==== PROVIDED TEXT
Data and technology provide speed – assisting with fast and insightful decisions. And this can have a huge impact on value preservation.


At board level, what needs to change for resilience to become a strategic capability rather than a regulatory obligation?


This is where firms can differentiate themselves. For resilience to evolve into a real strategic capability, boards must shift their operating rhythm from passive oversight to active foresight. They need to replace backward-looking compliance updates with forward-looking scenario debate. And they must routinely challenge management with extreme but plausible narratives to make sure the organisation is prepared for non-linear shock patterns.


The capabilities improve when the board systematically interrogates single-points-of-failure, behavioural choke-points, and organisational interdependencies.

And finally, the board needs to integrate resilience into the strategy – the decision-making and resource prioritisation.


When the board connects resilience to investment decisions, capital allocation, and growth ambition, they ensure resilience informs strategic direction.


Soren Agergaard Anderson Bio

Søren Agergaard Andersen is the Chief Risk & Compliance Officer for Copenhagen Infrastructure Partners which is a fund management company focused on energy infrastructure. Søren is responsible for the global 2nd line functions. Prior to this Søren was Chief Risk Officer in Nordea Asset Management and Head of Risk in SEB Denmark. Søren’s primary focus is the cultivation of a strong risk culture – a culture in which the business understands the regulatory requirements, understand what risks and levels are acceptable, and where the risk framework and tools support the achievement of business objectives.
========
==== PROVIDED RECORDS
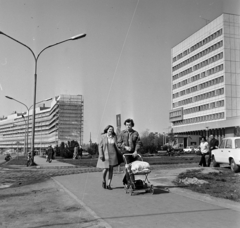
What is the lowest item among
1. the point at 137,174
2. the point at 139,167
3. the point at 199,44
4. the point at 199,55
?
the point at 137,174

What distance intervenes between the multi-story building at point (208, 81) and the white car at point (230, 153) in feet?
173

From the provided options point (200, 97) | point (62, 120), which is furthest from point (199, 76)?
point (62, 120)

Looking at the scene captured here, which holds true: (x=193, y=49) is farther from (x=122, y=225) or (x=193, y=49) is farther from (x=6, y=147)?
(x=6, y=147)

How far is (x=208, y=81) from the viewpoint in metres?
87.2

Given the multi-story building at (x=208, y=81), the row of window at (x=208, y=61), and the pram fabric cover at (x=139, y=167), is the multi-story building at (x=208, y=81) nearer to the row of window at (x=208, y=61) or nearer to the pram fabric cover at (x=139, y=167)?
the row of window at (x=208, y=61)

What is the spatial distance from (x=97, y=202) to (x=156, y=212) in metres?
1.59

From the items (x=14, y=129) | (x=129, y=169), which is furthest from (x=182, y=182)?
(x=14, y=129)

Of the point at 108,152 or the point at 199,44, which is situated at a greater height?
the point at 199,44

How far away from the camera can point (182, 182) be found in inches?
410

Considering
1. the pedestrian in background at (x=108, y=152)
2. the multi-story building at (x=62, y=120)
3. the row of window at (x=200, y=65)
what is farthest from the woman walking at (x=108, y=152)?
the row of window at (x=200, y=65)

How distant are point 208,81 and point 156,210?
84.2 metres

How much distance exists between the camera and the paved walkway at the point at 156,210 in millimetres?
5250

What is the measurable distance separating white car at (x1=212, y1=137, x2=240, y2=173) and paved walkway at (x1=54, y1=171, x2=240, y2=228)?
24.6ft

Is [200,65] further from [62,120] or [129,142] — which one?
[129,142]
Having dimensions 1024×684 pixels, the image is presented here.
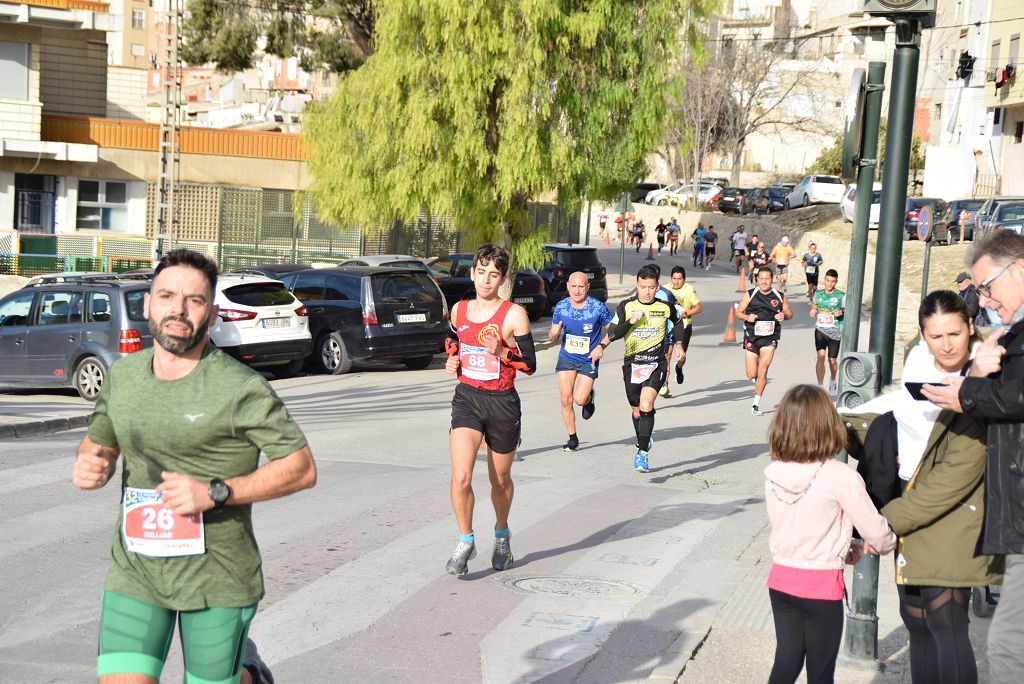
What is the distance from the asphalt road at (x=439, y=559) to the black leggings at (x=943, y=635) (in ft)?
5.34

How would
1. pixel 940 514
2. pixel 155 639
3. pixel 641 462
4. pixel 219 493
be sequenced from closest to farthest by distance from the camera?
pixel 219 493 → pixel 155 639 → pixel 940 514 → pixel 641 462

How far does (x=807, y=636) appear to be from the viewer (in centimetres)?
478

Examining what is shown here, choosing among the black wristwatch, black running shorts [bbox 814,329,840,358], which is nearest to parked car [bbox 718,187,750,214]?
black running shorts [bbox 814,329,840,358]

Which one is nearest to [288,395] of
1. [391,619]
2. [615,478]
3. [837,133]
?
[615,478]

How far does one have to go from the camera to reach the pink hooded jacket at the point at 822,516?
4.70 m

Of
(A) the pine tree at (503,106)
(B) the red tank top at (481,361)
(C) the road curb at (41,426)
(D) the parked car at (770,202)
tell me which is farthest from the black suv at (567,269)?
(D) the parked car at (770,202)

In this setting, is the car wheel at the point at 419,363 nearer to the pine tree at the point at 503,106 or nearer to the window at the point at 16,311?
the pine tree at the point at 503,106

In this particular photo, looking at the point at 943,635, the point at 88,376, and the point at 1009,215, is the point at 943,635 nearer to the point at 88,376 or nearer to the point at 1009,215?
the point at 88,376

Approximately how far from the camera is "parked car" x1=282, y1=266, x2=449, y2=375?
20969mm

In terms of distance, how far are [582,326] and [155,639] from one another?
9.14 metres

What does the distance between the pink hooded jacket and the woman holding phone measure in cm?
13

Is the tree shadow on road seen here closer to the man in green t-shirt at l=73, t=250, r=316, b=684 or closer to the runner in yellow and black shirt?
the man in green t-shirt at l=73, t=250, r=316, b=684

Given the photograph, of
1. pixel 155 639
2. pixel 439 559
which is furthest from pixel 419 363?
pixel 155 639

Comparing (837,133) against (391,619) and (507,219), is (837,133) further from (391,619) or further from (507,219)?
(391,619)
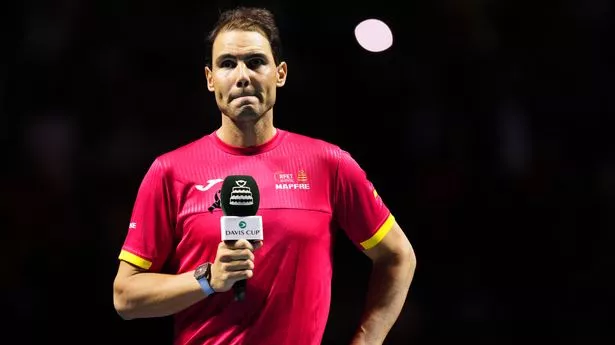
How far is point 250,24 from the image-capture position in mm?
3766

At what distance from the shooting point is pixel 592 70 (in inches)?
273

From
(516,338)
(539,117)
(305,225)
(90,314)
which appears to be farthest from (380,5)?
(305,225)

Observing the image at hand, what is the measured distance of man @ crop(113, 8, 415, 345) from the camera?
3.54 metres

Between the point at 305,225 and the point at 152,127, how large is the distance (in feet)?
8.73

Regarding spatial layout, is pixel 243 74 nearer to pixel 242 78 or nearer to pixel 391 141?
pixel 242 78

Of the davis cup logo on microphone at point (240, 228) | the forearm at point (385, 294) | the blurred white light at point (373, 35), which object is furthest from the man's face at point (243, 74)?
the blurred white light at point (373, 35)

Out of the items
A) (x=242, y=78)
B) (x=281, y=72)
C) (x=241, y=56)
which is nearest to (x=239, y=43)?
(x=241, y=56)

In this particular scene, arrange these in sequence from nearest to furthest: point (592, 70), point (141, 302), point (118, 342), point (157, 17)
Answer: point (141, 302)
point (118, 342)
point (157, 17)
point (592, 70)

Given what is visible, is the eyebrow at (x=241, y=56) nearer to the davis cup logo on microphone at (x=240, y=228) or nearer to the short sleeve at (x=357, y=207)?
the short sleeve at (x=357, y=207)

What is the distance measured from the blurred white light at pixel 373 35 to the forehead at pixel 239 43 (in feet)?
9.67

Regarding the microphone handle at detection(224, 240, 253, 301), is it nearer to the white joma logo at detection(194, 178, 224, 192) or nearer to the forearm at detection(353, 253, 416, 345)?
the white joma logo at detection(194, 178, 224, 192)

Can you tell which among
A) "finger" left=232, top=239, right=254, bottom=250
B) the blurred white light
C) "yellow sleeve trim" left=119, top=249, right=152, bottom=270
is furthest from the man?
the blurred white light

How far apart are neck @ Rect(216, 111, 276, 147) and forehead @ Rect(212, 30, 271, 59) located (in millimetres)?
256

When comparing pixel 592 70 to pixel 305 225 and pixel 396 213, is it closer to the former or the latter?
pixel 396 213
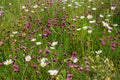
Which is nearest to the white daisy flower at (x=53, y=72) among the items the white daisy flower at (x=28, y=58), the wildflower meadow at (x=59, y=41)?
the wildflower meadow at (x=59, y=41)

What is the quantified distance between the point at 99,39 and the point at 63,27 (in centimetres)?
61

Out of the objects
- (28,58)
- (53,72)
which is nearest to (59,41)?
(28,58)

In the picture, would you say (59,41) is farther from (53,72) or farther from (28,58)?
(53,72)

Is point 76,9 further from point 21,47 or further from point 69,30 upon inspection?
point 21,47

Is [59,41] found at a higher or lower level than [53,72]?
lower

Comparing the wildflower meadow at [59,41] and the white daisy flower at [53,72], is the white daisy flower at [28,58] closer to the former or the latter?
the wildflower meadow at [59,41]

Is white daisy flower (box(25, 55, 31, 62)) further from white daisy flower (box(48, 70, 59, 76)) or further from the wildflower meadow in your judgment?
white daisy flower (box(48, 70, 59, 76))

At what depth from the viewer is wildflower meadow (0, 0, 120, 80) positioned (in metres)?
3.00

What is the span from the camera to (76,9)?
15.7 feet

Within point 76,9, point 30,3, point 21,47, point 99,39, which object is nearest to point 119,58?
point 99,39

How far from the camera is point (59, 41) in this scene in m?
3.89

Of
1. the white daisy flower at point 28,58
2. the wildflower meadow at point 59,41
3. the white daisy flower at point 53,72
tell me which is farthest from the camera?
the white daisy flower at point 28,58

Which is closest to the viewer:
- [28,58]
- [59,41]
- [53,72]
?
[53,72]

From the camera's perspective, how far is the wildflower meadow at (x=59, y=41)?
9.85 feet
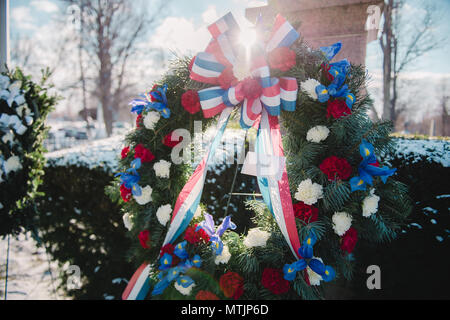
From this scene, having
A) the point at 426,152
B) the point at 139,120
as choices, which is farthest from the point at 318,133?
the point at 426,152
========
EXERCISE REQUIREMENTS | In the passage on board resilience, what should boards replace backward-looking compliance updates with?

THE COMPLETED TASK | Forward-looking scenario debate.